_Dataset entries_
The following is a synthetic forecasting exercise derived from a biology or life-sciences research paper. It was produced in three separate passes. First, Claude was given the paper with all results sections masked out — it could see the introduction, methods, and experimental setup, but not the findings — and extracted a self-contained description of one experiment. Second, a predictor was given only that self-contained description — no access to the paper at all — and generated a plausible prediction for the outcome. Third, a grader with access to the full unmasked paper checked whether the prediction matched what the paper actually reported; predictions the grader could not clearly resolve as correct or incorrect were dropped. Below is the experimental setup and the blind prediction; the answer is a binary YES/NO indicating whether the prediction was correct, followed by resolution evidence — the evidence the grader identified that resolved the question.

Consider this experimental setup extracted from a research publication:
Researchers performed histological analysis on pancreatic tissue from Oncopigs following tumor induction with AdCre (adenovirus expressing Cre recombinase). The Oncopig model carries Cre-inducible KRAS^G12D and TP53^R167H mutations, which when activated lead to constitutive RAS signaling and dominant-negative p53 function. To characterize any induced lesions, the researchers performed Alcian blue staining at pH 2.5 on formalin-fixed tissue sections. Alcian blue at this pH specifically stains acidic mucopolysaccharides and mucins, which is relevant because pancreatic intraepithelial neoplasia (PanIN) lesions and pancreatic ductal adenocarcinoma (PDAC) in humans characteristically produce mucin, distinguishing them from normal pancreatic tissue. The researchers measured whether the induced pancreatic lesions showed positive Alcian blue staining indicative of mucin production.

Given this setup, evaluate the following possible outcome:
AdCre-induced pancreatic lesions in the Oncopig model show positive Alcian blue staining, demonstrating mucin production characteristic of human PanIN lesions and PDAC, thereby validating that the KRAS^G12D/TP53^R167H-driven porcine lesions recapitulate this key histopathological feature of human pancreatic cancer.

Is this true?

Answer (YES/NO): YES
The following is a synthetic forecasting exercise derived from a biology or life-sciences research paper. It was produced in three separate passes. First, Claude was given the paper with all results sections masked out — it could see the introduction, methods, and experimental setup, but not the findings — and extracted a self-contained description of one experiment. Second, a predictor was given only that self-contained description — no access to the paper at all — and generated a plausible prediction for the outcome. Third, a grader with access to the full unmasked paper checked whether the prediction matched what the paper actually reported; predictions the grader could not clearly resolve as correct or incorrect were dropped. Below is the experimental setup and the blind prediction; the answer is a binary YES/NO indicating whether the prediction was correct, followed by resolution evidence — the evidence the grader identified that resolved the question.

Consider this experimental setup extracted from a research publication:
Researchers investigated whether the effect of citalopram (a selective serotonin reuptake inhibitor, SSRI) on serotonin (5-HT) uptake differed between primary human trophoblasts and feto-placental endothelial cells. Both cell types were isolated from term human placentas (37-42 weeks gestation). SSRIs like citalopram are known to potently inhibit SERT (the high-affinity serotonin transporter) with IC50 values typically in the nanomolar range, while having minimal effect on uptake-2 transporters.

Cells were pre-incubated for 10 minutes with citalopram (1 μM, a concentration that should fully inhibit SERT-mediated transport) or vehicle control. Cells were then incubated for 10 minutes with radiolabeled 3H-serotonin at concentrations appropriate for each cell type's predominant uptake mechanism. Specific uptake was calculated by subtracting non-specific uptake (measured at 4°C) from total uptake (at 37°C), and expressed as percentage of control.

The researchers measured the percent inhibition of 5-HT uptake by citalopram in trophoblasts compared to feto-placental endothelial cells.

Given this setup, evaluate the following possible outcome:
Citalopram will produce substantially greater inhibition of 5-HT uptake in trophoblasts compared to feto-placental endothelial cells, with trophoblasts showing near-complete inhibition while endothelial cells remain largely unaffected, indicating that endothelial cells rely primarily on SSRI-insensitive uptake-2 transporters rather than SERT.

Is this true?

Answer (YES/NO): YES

_What you should do_
Search the data for the word "inhibition" and copy each line where it appears.

_Task solution_
The researchers measured the percent inhibition of 5-HT uptake by citalopram in trophoblasts compared to feto-placental endothelial cells.
Citalopram will produce substantially greater inhibition of 5-HT uptake in trophoblasts compared to feto-placental endothelial cells, with trophoblasts showing near-complete inhibition while endothelial cells remain largely unaffected, indicating that endothelial cells rely primarily on SSRI-insensitive uptake-2 transporters rather than SERT.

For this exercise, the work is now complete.